TF1 aren’t the first French channel to recognise the pulling-power of cookery as popular entertainment. Channel 4’s Come Dine with Me ( or Un Diner Presque Parfait) - which has to be the biggest exercise in culinary one-up-manship even seen on tv - has been a huge success for the French channel M6 - attracting two million viewers for each programme. Believe me, for French tv this is mega audience numbers.

Previously, French cookery programmes, such as Bon Appétit Bien Sûr, have been deadly serious - a cross between Phillip Harben and Fanny Craddock. Fanny would have gone down well with the French, dressed as for a night at the opera, and with just the right amount of contemptuous froideur to traumatise amateur cooks for life.

Now, even a would-be Jamie Oliver has burst onto the French culinary stage. Cyril Lignac presents a show called ‘Oui Chef’, which is loosely modelled on ‘Jamie’s Kitchen’ and the cutely named ‘Vive la Cantine’ which somehow sounds much sexier than ‘Jamie’s School Dinners’.
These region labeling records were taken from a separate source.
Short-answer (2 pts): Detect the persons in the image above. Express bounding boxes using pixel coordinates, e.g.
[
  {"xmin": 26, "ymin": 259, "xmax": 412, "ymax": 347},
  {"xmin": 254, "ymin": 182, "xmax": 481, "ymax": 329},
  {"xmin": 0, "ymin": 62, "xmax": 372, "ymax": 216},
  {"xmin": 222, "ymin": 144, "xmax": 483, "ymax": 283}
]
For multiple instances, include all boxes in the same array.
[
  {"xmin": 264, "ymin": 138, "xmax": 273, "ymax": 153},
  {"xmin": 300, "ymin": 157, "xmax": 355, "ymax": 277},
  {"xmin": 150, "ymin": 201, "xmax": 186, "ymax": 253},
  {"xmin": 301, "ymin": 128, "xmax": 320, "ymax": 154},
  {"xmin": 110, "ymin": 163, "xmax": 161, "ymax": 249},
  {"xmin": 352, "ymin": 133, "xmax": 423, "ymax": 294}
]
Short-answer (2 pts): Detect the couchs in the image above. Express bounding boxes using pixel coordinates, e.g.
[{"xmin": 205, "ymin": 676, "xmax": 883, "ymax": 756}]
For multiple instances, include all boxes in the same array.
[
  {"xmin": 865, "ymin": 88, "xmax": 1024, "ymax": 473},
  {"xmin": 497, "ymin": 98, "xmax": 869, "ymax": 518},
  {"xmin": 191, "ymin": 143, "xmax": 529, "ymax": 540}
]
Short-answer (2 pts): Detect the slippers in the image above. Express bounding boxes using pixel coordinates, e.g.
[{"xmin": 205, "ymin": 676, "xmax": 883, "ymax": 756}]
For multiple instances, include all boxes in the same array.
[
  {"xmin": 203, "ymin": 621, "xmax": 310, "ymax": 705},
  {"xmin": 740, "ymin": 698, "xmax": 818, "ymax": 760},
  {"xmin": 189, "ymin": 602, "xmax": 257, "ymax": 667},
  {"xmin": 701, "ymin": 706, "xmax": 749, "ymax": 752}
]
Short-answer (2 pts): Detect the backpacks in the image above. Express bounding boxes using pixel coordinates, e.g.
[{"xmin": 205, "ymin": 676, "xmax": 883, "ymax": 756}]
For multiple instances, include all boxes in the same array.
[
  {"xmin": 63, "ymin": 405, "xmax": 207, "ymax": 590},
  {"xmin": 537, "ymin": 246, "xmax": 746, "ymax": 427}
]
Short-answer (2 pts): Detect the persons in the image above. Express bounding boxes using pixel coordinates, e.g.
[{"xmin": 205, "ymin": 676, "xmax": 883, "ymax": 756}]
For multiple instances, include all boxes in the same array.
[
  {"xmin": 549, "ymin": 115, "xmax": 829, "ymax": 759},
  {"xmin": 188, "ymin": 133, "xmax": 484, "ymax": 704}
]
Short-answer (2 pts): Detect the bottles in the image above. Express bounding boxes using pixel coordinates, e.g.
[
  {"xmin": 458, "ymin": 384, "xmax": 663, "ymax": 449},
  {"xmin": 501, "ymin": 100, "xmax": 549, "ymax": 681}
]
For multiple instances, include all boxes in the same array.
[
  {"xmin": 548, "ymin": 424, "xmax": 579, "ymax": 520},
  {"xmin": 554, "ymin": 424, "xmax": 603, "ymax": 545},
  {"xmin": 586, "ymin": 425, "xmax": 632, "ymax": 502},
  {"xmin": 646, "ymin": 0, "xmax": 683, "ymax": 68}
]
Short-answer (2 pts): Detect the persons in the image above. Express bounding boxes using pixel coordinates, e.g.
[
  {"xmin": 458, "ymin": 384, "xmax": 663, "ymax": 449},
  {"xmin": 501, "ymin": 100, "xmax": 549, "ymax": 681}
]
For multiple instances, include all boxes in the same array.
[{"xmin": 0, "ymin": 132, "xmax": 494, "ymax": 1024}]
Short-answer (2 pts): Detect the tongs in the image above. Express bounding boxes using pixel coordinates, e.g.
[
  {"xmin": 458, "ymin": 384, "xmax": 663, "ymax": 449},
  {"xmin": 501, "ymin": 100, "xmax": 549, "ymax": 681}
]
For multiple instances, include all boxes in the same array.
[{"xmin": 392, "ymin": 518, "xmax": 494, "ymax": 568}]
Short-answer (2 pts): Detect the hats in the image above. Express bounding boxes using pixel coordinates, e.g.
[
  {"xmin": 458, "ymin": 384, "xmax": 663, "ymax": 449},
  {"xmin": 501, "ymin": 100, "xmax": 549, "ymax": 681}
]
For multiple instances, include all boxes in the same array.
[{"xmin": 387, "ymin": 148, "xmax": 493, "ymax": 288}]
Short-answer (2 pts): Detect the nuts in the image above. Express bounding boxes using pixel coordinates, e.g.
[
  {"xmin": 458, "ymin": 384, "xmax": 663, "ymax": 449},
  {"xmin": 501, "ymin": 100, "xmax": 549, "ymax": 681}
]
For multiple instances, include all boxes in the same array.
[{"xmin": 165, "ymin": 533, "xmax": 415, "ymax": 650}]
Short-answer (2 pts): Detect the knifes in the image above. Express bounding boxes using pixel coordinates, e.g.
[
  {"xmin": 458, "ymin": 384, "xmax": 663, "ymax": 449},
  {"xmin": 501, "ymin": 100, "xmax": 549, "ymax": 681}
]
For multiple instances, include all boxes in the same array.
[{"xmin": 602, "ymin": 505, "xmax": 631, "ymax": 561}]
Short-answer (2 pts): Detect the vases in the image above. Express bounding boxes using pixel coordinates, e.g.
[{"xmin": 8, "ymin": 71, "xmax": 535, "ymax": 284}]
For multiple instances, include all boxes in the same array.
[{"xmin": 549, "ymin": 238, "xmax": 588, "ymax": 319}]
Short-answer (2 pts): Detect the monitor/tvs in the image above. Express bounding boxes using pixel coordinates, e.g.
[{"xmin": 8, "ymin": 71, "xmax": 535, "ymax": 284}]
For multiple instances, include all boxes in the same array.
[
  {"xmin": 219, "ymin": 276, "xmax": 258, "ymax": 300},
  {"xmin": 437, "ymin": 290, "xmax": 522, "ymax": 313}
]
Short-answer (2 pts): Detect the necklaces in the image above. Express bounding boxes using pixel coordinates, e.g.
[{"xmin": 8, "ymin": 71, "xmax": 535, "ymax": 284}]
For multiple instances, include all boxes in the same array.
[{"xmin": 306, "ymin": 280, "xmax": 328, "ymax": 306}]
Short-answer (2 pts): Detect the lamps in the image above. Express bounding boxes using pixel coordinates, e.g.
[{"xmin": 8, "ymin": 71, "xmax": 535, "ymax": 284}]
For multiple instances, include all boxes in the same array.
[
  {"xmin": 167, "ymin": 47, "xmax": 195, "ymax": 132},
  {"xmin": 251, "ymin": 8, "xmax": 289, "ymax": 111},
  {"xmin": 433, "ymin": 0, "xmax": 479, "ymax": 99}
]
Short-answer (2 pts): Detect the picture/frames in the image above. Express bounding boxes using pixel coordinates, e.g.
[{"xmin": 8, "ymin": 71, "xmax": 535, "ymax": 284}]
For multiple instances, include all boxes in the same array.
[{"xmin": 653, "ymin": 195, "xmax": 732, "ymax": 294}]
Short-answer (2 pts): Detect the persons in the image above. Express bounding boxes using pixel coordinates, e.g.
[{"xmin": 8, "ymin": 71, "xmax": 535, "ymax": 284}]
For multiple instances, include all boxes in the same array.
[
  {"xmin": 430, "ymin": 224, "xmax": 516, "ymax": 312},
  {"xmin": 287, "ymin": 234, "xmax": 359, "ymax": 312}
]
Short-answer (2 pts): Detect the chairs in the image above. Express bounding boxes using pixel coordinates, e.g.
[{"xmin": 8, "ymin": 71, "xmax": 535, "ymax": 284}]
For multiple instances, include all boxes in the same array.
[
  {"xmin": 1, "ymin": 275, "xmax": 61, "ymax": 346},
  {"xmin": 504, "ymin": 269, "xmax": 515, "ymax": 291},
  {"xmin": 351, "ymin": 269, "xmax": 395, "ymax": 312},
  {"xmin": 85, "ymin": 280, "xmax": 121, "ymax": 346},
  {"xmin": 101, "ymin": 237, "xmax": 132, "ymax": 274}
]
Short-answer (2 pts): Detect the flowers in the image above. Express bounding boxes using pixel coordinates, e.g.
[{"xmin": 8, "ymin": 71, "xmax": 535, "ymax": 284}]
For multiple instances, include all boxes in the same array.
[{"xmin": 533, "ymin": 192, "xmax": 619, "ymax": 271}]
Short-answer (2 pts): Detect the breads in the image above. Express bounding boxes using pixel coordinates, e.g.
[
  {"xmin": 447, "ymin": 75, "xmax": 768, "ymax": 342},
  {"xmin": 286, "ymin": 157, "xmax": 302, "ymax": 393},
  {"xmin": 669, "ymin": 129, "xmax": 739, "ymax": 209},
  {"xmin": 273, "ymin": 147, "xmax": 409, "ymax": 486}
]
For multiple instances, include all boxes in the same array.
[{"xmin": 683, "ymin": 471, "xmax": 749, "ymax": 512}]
Francois Simon, restaurant crtic for the iconic Le Figaro has to admit that British cookery progammes are tapping into the need for the French, particularly the younger amateur cooks, to try something more cosmopitan, adventurous and above all simple.

French food, thanks to Britain’s proliference of inovative cooks is being de-mystified.

M. Simon has reservations about one of our chefs going down that well in France, however. Gordon Ramsey, for some reason, would be unlikely to have a fan base in France. I wonder why?